- Yield: 8
- Prep Time: 60 minutes
- Cook Time: 45 minutes
Apple Pie Scones
As the days are getting shorter and the leafs turn into a sea of color, we all feel those cravings for warm and comforting flavors and treats resurface. Fall has a way to make us want to indulge in all the great things that can be made with the plenty of fruits and vegetables that are in season right now. On top of my list: Apple Pie. There is something about a treat with sweet and tart apples in combination with a crumbly crust that is irresistible.
But because I cannot should not eat entire apple pies by myself, I'm welcoming ways to pack the same flavor into a smaller item that can easily be frozen and then just be baked up when needed. About two weeks ago, I came across a recipe for an apple pie babka and, of course, made it the very same day. While I wasn't quite happy with the result (mostly filling to bread ratio), it made me think of other ways to use up this kind of apple pie filling. And then it hit me: Apple Pie Scones. Scones are a perfect fit for apples. They're not too sweet and deliciously crumbly.

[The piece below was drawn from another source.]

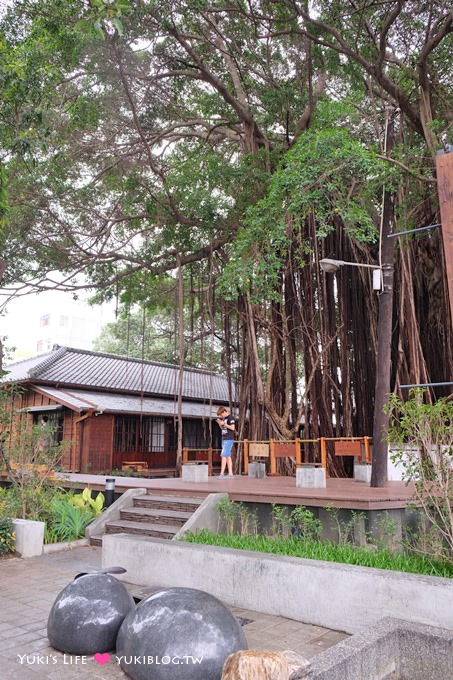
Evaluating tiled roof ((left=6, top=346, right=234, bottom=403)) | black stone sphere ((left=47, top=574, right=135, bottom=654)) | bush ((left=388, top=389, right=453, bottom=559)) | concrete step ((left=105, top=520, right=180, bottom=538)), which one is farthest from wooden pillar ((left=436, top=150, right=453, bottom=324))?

My first attempt tastes great. But I have to admit, that I messed it up due to lack of patience. Ideally, you want to wait for your apple pie filling to be cool. Cold, actually. So it doesn't temper with your scone dough. From this attempt, here are a few remarks:
- Make the filling ahead, even the night before and keep it in the fridge. That way it is nice and cold and doesn't make you scream at your scones when they're disintegrating right in front of you.
- Because my filling was too warm, I couldn't pat down the role and cut the scones. Instead I had to simply cut the role in slices, so I ended up with pinwheel scones.
- You may not need all the filling. Simply store the leftover in the fridge and stir it into your morning granola or yogurt.
- Use any kind of apple that you like in an apple pie. I used Honeycrisp.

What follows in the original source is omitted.